4. **Synaptic Transmission**: Within the DRG, the nociceptor's nerve fibers make connections with other neurons, particularly interneurons. These interneurons act as relays that can amplify or modulate the incoming nociceptive signals.
5. **Transmission to Spinal Cord**: From the DRG, the nociceptive signals are transmitted into the spinal cord through the dorsal horn. The dorsal horn is a specific area of the spinal cord where sensory information is processed.
6. **Synaptic Communication in Spinal Cord**: Within the dorsal horn, the nociceptive signals synapse (communicate) with various neurons, including interneurons and projection neurons. These neurons process and transmit the incoming nociceptive information to higher brain centers for perception.
7. **Projection to Higher Brain Centers**: Some projection neurons carry the nociceptive signals to higher brain centers, particularly the thalamus and the somatosensory cortex. This is where the brain processes and perceives the pain sensation.
8. **Feedback Loop to Inhibit Muscle**: Simultaneously, a branch of the nociceptive signals travels to other areas of the spinal cord, particularly motor neurons that control muscles. These nociceptive signals can activate inhibitory interneurons in the spinal cord.
9. **Reciprocal Inhibition**: The inhibitory interneurons communicate with alpha motor neurons that control the muscle involved. This communication leads to the activation of inhibitory pathways that suppress the activity of the muscle. This phenomenon is known as reciprocal inhibition.
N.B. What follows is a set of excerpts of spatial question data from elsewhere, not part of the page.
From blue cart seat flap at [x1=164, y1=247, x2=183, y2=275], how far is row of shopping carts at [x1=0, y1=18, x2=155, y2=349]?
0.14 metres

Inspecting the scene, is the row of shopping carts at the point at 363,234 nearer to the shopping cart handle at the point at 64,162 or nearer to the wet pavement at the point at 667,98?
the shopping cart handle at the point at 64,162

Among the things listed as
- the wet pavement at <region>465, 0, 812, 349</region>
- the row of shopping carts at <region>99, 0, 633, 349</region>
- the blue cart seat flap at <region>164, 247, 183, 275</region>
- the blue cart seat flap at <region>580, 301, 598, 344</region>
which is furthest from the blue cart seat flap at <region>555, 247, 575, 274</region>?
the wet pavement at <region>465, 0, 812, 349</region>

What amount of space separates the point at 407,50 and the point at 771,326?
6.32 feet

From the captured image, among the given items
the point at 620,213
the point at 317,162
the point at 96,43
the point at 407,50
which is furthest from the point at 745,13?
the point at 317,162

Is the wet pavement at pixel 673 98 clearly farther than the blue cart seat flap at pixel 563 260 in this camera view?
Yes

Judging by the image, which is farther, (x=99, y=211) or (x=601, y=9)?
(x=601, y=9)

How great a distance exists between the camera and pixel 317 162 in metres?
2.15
10. **Muscle Relaxation**: As a result of the inhibitory pathways being activated, the motor neurons controlling the muscle are suppressed, causing the muscle to relax. This relaxation prevents excessive contraction in an attempt to protect the injured area from further damage.
​
Summary of Reflexive Weakness
It is the belief of the authors that injured fascia causes the stimulation of nociceptors in the injured area, which causes direct muscle inhibition to the local muscle and turns off the stretch reflex for that muscle. This injury also causes a lowering of the threshold for the golgi tendon organ in the muscle. Then, when that muscle is engaged, it is more likely to trigger the golgi tendon organ and stimulate the autogenic inhibition reflex globally throughout the body. This is why when testing the test arm (an abducted arm) it suddenly becomes weak when the patient engages the muscles of the injured area (see “Patient Example”above).